Sans compter que l’enquête Mâchurer sur le financement du Parti libéral du Québec a entaché sa réputation, note un autre conservateur. Cette enquête, qui est toujours en cours, est menée par l’Unité permanente anticorruption (UPAC). M. Charest ne fait toutefois pas l’objet d’accusations.
Tous ceux qui l’ont côtoyé, à Ottawa comme à Québec, reconnaissent que Jean Charest a toujours rêvé d’être premier ministre du Canada, et non seulement du Québec. Ses obligations familiales l’auraient retenu.
« Ce gars-là a été préparé pour être premier ministre du Canada. L’aventure du Québec, il y a consenti, il s’est donné corps et âme. Mais dans le fond, son ambition, tout le long de sa carrière politique depuis qu’il avait 24 ans, c’était d’être premier ministre du Canada », a affirmé l’ancien ministre libéral Jacques Dupuis.
Un conservateur à Ottawa raconte que M. Charest n’a jamais cessé d’envoyer des cartes de Noël aux élus fédéraux de son ancienne famille. « C’est stratégique. Il n’a jamais caché que c’était un rêve d’enfance d’être premier ministre du Canada. »
Tournée des appels
Andrew Scheer a annoncé sa démission il n’y a qu’une semaine, mais déjà les aspirants candidats à sa succession multiplient leurs appels. Tout comme les conservateurs qui se cherchent un nouveau poulain.
Le député Gérard Deltell explique que c’est pour cette raison qu’il songe cette fois-ci à se porter candidat à la chefferie — après avoir passé son tour en 2017. « Depuis quatre ans, j’ai plus d’expérience politique nationale, canadienne, et dans cette réalité je sens qu’il y a des appuis, a-t-il affirmé au Devoir. Je ne suis pas rendu à l’étape de dire “j’y vais” ou “je n’y vais pas”. Mais si les indicateurs n’étaient pas positifs, je ne poursuivrais pas ma réflexion. »
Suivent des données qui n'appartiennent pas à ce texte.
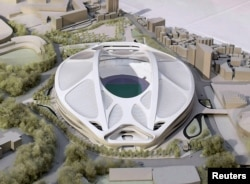 FILE - A rendering model of the new National Stadium for 2020 Tokyo Olympics and Paralympics, designed by Iraqi-British architect Zaha Hadid, is displayed at a meeting of members of the advisory council on the construction of the new stadium in Tokyo.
M. Charest et M. Deltell ont été de farouches adversaires politiques dans leurs anciennes vies. L’ex-premier ministre avait obtenu des excuses de M. Deltell, alors chef de l’ADQ, qui l’avait qualifié de « parrain du Parti libéral ». M. Deltell assure aujourd’hui que leur relation est « excellente ». Toutefois, il ne nie pas qu’une potentielle candidature de M. Charest pourrait influencer sa décision, s’il sent qu’il perdrait trop d’appuis au profit de son ancien rival. « Chaque candidature, quelle qu’elle soit, a une influence, bien entendu. […] Mais pas plus celle-ci que d’autres candidatures. »
L’ancien ministre fédéral et ex-chef du Parti progressiste-conservateur Peter MacKay n’est quant à lui pas content, selon nos sources, de la possible candidature de Jean Charest. Car les deux hommes ont un profil politique trop semblable.
M. MacKay courtise déjà les appuis. Il était à la fête de Noël des conservateurs québécois mercredi soir. L’un des membres du caucus lui a demandé s’il songeait sérieusement à se porter candidat. « Oui », lui a-t-il répondu. Le député de la région d’Ottawa, Pierre Poilievre, était aussi de la soirée.
Plusieurs conservateurs du Québec estiment toutefois que le niveau de français de Peter MacKay n’est pas à la hauteur. Tout comme celui d’Erin O’Toole et de l’ancienne cheffe intérimaire Rona Ambrose, qui songe aussi à faire le saut dans la course.
« Il est important que la course au leadership du Parti conservateur ne soit pas utilisée comme un cours d’immersion en français », a dit l’une de nos sources.
Le directeur adjoint des communications d’Andrew Scheer, Rodolphe Husny, qui a aussi travaillé pour l’ancien ministre du Commerce international Ed Fast, songe aussi « sérieusement » à briguer la chefferie.
Le Parti conservateur n’a pas encore déterminé de date pour le lancement de la course, ni les modalités pour y participer. L’ancien premier ministre de la Saskatchewan Brad Wall et le fils de l’ancien premier ministre Brian Mulroney, Mark Mulroney, ont tous deux annoncé qu’ils ne seront pas candidats.